You have good reason to believe that dogs are smarter than cats. You design a study in which you recruit dogs and cats from households that have one of each and conduct a series of IQ tests to measure each animal’s intelligence on a scale from 1 (not so smart) to 5 (genius).
Cat | Dog |
---|---|
2 | 1 |
5 | 4 |
3 | 3 |
1 | 3 |
2 | 5 |
pets = data.frame(cat = c(2,5,3,1,2),
dog = c(1,4,3,3,5))
pets$difference = pets$cat-pets$dog
psych::describe(pets, fast = T)
vars n mean sd min max range se
cat 1 5 2.6 1.52 1 5 4 0.68
dog 2 5 3.2 1.48 1 5 4 0.66
difference 3 5 -0.6 1.82 -3 1 4 0.81
\[ \frac{\hat{\sigma}_\Delta}{\sqrt{N}} = \frac{1.82}{\sqrt{5}} = 0.81\]
\[ t = \frac{\bar{\Delta}}{\frac{\hat{\sigma}_\Delta}{\sqrt{N}}} = \frac{-0.60}{0.81} = -0.74\]
stat = mean(pets$difference)/(sd(pets$difference)/sqrt(5))
df = 4
cv_t = qt(df = df, p = .975)
t_x = seq(-3.75, 3.75)
data.frame(t_x) %>%
ggplot(aes(x=t_x)) +
stat_function(fun = function(x) dt(x, df), geom = "line") +
stat_function(fun = function(x) dt(x, df), geom = "area",
xlim = c(cv_t, 3.75), fill = "purple") +
stat_function(fun = function(x) dt(x, df), geom = "area",
xlim = c(-3.75, -1*cv_t), fill = "purple") +
geom_vline(aes(xintercept = stat), color = "red", linetype = 2, size = 2)+
labs(title = "Sampling distribution \n(in t)", y = "density", x = "t")+
theme_pubr(base_size = 20)
We can also calculate the area at least as far away from the null as our test statistic.
[1] 0.2505847
[1] 0.5011694
Using the t.test
function:
The independent samples t-test is appropriate when the means from two independent samples are compared.
\[H_0: \mu_1 = \mu_2\] \[H_1: \mu_1 \neq \mu_2\]
Test statistic is (roughly) defined by
\[t = \frac{\bar{X}_1 - \bar{X}_2}{SE}\]
The standard error of the mean difference can be estimated in two different ways. If the variances for the two groups are the same, then pooling them provides the most powerful solution, known as Student’s t-test.

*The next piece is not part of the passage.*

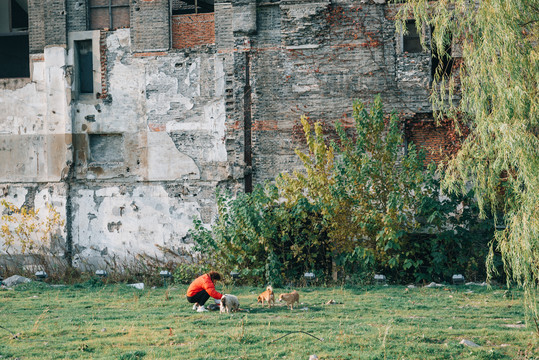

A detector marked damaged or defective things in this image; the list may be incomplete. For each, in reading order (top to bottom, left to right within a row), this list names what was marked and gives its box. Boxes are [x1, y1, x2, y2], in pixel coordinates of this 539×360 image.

broken window frame [89, 0, 131, 30]
white peeling plaster [148, 131, 200, 180]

Otherwise, a separate-variances estimate is used, resulting in Welch’s t-test.
More formally, the numerator of the t-statistic is the following:
\[t = \frac{(\bar{X}_1 - \bar{X}_2)-(\mu_1 - \mu_2)}{SE}\] In other words, is the difference between the sample means different from the hypothesized difference in the population means?
In this sense, the independent samples t-test is similar to a one-sample test of differences.
\[H_0: \mu_1 - \mu_2 = 0\]
\[H_1: \mu_1 - \mu_2 \neq 0\]
Calculating the demoninator of this test is not straightfoward. If we think of our test as a one-sample test of our difference score, then we need our standard error to be that of difference in means, not means themselves, just like in the paired samples t-test.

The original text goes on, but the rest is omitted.